It wasn’t until a couple of years ago that I realized not only that I’m HSP (Highly Sensitive Person) but I am also an Empath. I’ve never been one for labeling, so I never really knew to give myself the name “Introvert” ….but those three things are exactly what I am.
I have my first therapist appointment next Friday. I figured it was time to get thirty years worth of shit out in the open. I’m not very good at verbalizing my feelings; I have always been able to write them down better. But maybe this therapist can shed some insight into why I am the way that I am.
But, will I sound crazy if I tell this woman that I can literally feel what other people are feeling? Being an Empath has been a very strange thing for me, especially because I grew up in such a turbulent home as a child. Not only did I have to take on my feelings of situations, but I also had to take on the feelings of my manic mother in the process. I always felt like I was half a step away from the edge when I was around her. On the rare instances that I do see her, I still feel that way. Being around her makes me feel like I’m going crazy – and I think it’s more to do with her mental state than it does the fact that she just aggravates the hell out of me.

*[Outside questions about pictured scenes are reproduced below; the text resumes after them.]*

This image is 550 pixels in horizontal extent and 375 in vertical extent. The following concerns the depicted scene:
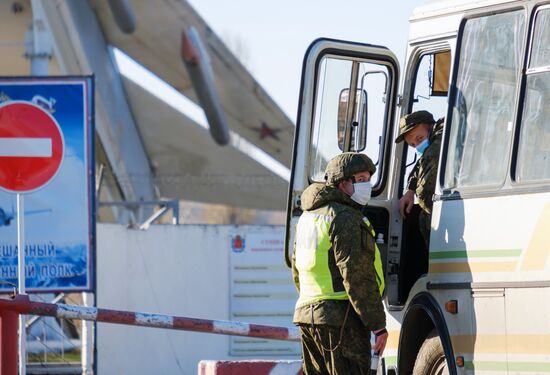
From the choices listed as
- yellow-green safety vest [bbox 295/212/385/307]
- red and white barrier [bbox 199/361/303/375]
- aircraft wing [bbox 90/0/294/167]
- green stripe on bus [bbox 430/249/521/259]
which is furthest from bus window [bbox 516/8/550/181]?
aircraft wing [bbox 90/0/294/167]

She was supposed to come over this weekend. I haven’t seen her since my uncle died last July. Prior to that, I hadn’t seen her in a few years. I decided to bite the bullet and ask her to come up for the weekend just so she could see our new house, stay the weekend and relax a little. She was all for it until Friday (the day I’m supposed to go pick her up) and then she called to tell me she was too sick to get out of bed.
It was like a flashback to my childhood. Everything I ever asked to do was always promised, up until the day came that we were to actually do it, and then my mother fell ill. Beach trips, outings to lunch, going to stay the night with a friend – all promised and all with zero return. But she always felt well enough to go party with her friends and come stumbling in at whatever time she felt like, if she even came home at all.
To say I wasn’t disappointed this time around, would be a lie. I expected it to happen, but I really hoped that she would come through this time. I was going to drive the hour to pick her up and take her back. All she had to do was get her ass up and get in the car … and she couldn’t even do that. It’s hard enough that I don’t have a dad, but I also hardly have a mother and it has always been that way.
And because of her (or at least a huge part) I feel that maybe therapy may help me. I mean, to other people I seem perfectly fine. I’m quiet, I’m funny once you get to know me. I keep to myself, and I have very few friends – none of which I really see unless it’s a get-together for someone’s birthday or holiday. I prefer it that way. I’m content spending all of my time with my husband and my kid when I’m not at work. My friends are always kept at arms length, and there have even been a few of them that have betrayed me, but don’t know that I know they have. It’s better to just let them pretend to care about me. It’s not ever worth starting drama. I just keep my distance.
People tell me all of the time how strong I am. They just don’t realize how fucking broken I am on the inside. Two dad’s abandoned me, my mom neglected myself and my brother, I lived with an abuser for three years, the one man that was a constant in my life, my uncle, was killed last July in a car accident by a seventeen year old kid that didn’t check his blind spot. I’ve taken care of two grandparents in my home, one of which passed away in 2010. I watched her die. I told her it was okay to go home to God. I miss her every day. My other grandmother lives with me now and has Chrons disease. I hope that she will have many years left with me, and until she goes, she will live with me. I will probably watch her die too.
And these are all things that I just keep locked away, and I deal with them on my own, in my own time. But I fear that one day all of these suppressed things will come to a head, and I will have a meltdown.